* _Problem_
Update these lines by replacing "ornate stone building" with "decorated stone building" everywhere it occurs, leaving everything else unchanged.

[Dataset entries]
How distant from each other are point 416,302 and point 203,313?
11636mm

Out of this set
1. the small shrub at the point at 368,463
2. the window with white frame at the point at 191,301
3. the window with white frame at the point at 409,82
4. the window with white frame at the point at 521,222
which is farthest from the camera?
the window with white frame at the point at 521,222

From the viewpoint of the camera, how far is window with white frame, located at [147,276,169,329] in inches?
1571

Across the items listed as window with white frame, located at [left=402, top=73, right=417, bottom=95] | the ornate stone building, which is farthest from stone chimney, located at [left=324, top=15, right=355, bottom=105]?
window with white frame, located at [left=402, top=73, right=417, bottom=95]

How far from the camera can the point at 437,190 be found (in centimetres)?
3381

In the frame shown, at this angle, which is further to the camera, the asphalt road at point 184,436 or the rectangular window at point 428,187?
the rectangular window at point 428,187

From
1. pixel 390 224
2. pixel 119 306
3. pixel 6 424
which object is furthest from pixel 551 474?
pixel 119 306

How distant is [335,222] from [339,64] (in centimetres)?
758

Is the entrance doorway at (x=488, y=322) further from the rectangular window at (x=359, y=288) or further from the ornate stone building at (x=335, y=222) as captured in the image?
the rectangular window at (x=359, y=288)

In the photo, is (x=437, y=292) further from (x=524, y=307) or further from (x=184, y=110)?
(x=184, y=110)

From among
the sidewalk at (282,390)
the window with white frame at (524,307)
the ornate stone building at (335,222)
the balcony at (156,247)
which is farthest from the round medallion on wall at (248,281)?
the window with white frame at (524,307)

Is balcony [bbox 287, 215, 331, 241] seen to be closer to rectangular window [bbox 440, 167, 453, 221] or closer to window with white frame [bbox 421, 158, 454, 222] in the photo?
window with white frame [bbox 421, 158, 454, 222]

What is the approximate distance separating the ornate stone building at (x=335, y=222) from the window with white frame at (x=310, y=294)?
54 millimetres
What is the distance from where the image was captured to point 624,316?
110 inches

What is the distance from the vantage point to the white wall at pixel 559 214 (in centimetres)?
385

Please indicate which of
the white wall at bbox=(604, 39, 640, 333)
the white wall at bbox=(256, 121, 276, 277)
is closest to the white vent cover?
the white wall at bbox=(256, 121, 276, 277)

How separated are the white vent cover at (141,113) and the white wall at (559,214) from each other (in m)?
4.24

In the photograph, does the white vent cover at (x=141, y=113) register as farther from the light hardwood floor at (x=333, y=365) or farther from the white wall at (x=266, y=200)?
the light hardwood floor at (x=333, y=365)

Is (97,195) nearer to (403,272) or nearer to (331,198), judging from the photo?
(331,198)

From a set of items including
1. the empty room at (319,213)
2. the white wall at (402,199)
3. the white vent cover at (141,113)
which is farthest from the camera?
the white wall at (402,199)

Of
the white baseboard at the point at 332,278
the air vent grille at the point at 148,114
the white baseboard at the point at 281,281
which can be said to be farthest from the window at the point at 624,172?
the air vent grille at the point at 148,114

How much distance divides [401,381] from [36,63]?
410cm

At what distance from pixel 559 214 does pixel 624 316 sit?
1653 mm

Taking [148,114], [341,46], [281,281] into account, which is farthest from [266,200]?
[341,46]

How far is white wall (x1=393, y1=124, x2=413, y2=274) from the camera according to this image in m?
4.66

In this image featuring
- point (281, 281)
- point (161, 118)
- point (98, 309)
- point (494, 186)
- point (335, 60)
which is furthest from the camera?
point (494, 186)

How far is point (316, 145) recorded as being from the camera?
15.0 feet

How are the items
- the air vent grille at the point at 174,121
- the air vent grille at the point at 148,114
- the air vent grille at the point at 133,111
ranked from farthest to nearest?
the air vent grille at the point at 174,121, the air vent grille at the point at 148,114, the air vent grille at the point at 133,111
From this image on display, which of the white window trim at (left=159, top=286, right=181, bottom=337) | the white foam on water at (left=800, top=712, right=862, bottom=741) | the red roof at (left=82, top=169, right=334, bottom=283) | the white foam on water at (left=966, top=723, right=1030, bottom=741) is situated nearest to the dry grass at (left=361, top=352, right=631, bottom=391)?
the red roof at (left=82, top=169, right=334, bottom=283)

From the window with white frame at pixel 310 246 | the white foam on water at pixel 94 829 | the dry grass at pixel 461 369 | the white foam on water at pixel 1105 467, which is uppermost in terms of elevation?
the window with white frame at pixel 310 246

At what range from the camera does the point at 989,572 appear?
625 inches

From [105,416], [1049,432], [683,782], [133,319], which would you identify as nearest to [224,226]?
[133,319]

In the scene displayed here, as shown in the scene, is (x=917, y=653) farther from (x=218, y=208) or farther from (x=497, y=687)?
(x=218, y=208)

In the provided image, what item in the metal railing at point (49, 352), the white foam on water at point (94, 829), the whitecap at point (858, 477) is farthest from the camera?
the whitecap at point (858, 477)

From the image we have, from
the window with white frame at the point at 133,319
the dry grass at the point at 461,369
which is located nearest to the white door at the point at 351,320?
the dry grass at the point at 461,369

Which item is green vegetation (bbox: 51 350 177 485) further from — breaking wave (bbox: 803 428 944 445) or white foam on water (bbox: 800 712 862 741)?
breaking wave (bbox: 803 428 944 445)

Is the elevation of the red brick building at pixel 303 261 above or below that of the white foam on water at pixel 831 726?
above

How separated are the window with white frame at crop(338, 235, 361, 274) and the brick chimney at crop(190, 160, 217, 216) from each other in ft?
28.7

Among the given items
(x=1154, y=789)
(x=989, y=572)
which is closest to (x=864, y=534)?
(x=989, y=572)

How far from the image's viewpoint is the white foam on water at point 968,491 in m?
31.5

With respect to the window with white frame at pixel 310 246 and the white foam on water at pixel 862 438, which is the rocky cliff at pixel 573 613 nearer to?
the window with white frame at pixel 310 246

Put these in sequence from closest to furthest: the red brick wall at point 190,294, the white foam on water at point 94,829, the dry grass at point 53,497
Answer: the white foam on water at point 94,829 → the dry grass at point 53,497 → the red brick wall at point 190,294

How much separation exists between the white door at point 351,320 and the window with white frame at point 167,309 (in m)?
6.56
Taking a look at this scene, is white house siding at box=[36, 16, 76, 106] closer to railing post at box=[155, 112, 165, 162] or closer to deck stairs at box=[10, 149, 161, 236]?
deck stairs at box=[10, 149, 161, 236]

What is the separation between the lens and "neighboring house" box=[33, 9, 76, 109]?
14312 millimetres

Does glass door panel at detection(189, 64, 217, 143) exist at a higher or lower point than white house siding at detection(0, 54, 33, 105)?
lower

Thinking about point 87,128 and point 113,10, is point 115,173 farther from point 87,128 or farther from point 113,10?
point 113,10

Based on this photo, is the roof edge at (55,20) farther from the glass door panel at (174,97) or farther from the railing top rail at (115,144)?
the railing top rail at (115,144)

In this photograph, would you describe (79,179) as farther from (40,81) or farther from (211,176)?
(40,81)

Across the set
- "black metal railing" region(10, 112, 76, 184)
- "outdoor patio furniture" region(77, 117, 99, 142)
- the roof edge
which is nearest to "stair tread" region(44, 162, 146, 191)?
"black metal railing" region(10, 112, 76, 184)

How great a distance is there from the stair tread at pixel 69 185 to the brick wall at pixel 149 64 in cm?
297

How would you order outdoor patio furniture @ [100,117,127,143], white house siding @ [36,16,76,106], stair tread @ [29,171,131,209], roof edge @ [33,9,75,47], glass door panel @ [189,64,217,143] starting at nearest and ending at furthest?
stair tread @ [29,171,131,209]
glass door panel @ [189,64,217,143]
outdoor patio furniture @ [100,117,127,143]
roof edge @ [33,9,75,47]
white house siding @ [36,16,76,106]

* _Correct result_
How distant from each other are point 416,302 and point 203,313?
11636mm

Out of this set
1. the small shrub at the point at 368,463
2. the window with white frame at the point at 191,301
3. the window with white frame at the point at 409,82
4. the window with white frame at the point at 521,222
which is farthest from the camera?
the window with white frame at the point at 521,222

From the viewpoint of the camera, how far is window with white frame, located at [147,276,169,329] in inches?
1571

Across the items listed as window with white frame, located at [left=402, top=73, right=417, bottom=95] | the decorated stone building, which is farthest from stone chimney, located at [left=324, top=15, right=355, bottom=105]?
window with white frame, located at [left=402, top=73, right=417, bottom=95]

How far from the camera can the point at 437,190 be found (in centimetres)?
3381

In the frame shown, at this angle, which is further to the camera, the asphalt road at point 184,436 or the rectangular window at point 428,187?
the rectangular window at point 428,187

From
1. pixel 390 224
2. pixel 119 306
3. pixel 6 424
which object is furthest from pixel 551 474?
pixel 119 306

How distant is [335,222] from [339,64] (in centimetres)?
758

Is the entrance doorway at (x=488, y=322) further from the rectangular window at (x=359, y=288) or further from the decorated stone building at (x=335, y=222) as captured in the image?
the rectangular window at (x=359, y=288)

In the photo, is (x=437, y=292) further from (x=524, y=307) or further from (x=184, y=110)?
(x=184, y=110)

From among
the sidewalk at (282,390)
the window with white frame at (524,307)
the decorated stone building at (335,222)
the balcony at (156,247)
which is farthest from the round medallion on wall at (248,281)?
the window with white frame at (524,307)

Is balcony [bbox 287, 215, 331, 241] seen to be closer to rectangular window [bbox 440, 167, 453, 221] or closer to window with white frame [bbox 421, 158, 454, 222] in the photo?
window with white frame [bbox 421, 158, 454, 222]

What is the approximate distance separating the decorated stone building at (x=335, y=222) from the window with white frame at (x=310, y=294)?
54 millimetres
What is the distance from where the image was captured to point 624,316?
110 inches

What is the distance from the vantage point to the white wall at pixel 559 214 (in centimetres)?
385

Please indicate which of
the white wall at bbox=(604, 39, 640, 333)
the white wall at bbox=(256, 121, 276, 277)
is closest to the white vent cover?
the white wall at bbox=(256, 121, 276, 277)

How separated are the white vent cover at (141,113) and the white wall at (559,214) from each other (in m)?
4.24

In the photograph, does the white vent cover at (x=141, y=113) register as farther from the light hardwood floor at (x=333, y=365) or farther from the white wall at (x=266, y=200)?
the light hardwood floor at (x=333, y=365)

Is (97,195) nearer to (403,272) or nearer to (331,198), judging from the photo?
(331,198)

From a set of items including
1. the empty room at (319,213)
2. the white wall at (402,199)
3. the white vent cover at (141,113)
which is farthest from the camera?
the white wall at (402,199)

Of
the white baseboard at the point at 332,278
the air vent grille at the point at 148,114
the white baseboard at the point at 281,281
which can be said to be farthest from the window at the point at 624,172?
the air vent grille at the point at 148,114

How much distance divides [401,381] from [36,63]?
410cm

At what distance from pixel 559 214 does pixel 624 316 sit?
1653 mm

Taking [148,114], [341,46], [281,281] into account, which is farthest from [266,200]?
[341,46]

How far is white wall (x1=393, y1=124, x2=413, y2=274) from the camera according to this image in m?
4.66

In this image featuring
- point (281, 281)
- point (161, 118)
- point (98, 309)
- point (494, 186)
- point (335, 60)
which is furthest from the camera?
point (494, 186)

How far is point (316, 145) recorded as being from the camera?
15.0 feet

How are the items
- the air vent grille at the point at 174,121
- the air vent grille at the point at 148,114
- the air vent grille at the point at 133,111
ranked from farthest to nearest?
the air vent grille at the point at 174,121, the air vent grille at the point at 148,114, the air vent grille at the point at 133,111
From this image on display, which of the white window trim at (left=159, top=286, right=181, bottom=337) | the white foam on water at (left=800, top=712, right=862, bottom=741) | the red roof at (left=82, top=169, right=334, bottom=283) | the white foam on water at (left=966, top=723, right=1030, bottom=741) is situated nearest to the dry grass at (left=361, top=352, right=631, bottom=391)?
the red roof at (left=82, top=169, right=334, bottom=283)

From the window with white frame at pixel 310 246 | the white foam on water at pixel 94 829 | the dry grass at pixel 461 369 | the white foam on water at pixel 1105 467, which is uppermost in terms of elevation?
the window with white frame at pixel 310 246

At what range from the camera does the point at 989,572 appear?
625 inches

From [105,416], [1049,432], [683,782], [133,319], which would you identify as nearest to [224,226]?
[133,319]

In the scene displayed here, as shown in the scene, is (x=917, y=653) farther from (x=218, y=208) or farther from (x=497, y=687)?
(x=218, y=208)

In the provided image, what item in the metal railing at point (49, 352), the white foam on water at point (94, 829), the whitecap at point (858, 477) is farthest from the camera?
the whitecap at point (858, 477)

From the image we have, from
the window with white frame at the point at 133,319
the dry grass at the point at 461,369
which is located nearest to the white door at the point at 351,320?
the dry grass at the point at 461,369

Which item is green vegetation (bbox: 51 350 177 485) further from — breaking wave (bbox: 803 428 944 445) or white foam on water (bbox: 800 712 862 741)?
breaking wave (bbox: 803 428 944 445)

Is the elevation of the red brick building at pixel 303 261 above or below that of the white foam on water at pixel 831 726?
above

How separated are the window with white frame at crop(338, 235, 361, 274) and the brick chimney at crop(190, 160, 217, 216) from each other in ft?
28.7

Among the given items
(x=1154, y=789)
(x=989, y=572)
which is closest to (x=864, y=534)?
(x=989, y=572)

How far from the image's viewpoint is the white foam on water at point 968,491 in m?
31.5

With respect to the window with white frame at pixel 310 246 and the white foam on water at pixel 862 438, which is the rocky cliff at pixel 573 613 nearer to?
the window with white frame at pixel 310 246

Put these in sequence from closest to furthest: the red brick wall at point 190,294, the white foam on water at point 94,829, the dry grass at point 53,497
Answer: the white foam on water at point 94,829 → the dry grass at point 53,497 → the red brick wall at point 190,294

How much separation exists between the white door at point 351,320 and the window with white frame at point 167,309 (in m)?
6.56
Taking a look at this scene, is white house siding at box=[36, 16, 76, 106] closer to railing post at box=[155, 112, 165, 162] or closer to deck stairs at box=[10, 149, 161, 236]?
deck stairs at box=[10, 149, 161, 236]

What is the separation between the lens and "neighboring house" box=[33, 9, 76, 109]?
14312 millimetres

Does glass door panel at detection(189, 64, 217, 143) exist at a higher or lower point than white house siding at detection(0, 54, 33, 105)?
lower

Thinking about point 87,128 and point 113,10, is point 115,173 farther from point 87,128 or farther from point 113,10?
point 113,10

Based on this photo, is the roof edge at (55,20) farther from the glass door panel at (174,97) or farther from the railing top rail at (115,144)?
the railing top rail at (115,144)

In this photograph, would you describe (79,179) as farther from (40,81) or farther from (211,176)?
(40,81)

Across the set
- "black metal railing" region(10, 112, 76, 184)
- "outdoor patio furniture" region(77, 117, 99, 142)
- the roof edge
which is nearest to "stair tread" region(44, 162, 146, 191)?
"black metal railing" region(10, 112, 76, 184)

How great a distance is there from the stair tread at pixel 69 185 to the brick wall at pixel 149 64 in cm?
297

How would you order outdoor patio furniture @ [100,117,127,143], white house siding @ [36,16,76,106], stair tread @ [29,171,131,209], roof edge @ [33,9,75,47], glass door panel @ [189,64,217,143] starting at nearest and ending at furthest?
stair tread @ [29,171,131,209]
glass door panel @ [189,64,217,143]
outdoor patio furniture @ [100,117,127,143]
roof edge @ [33,9,75,47]
white house siding @ [36,16,76,106]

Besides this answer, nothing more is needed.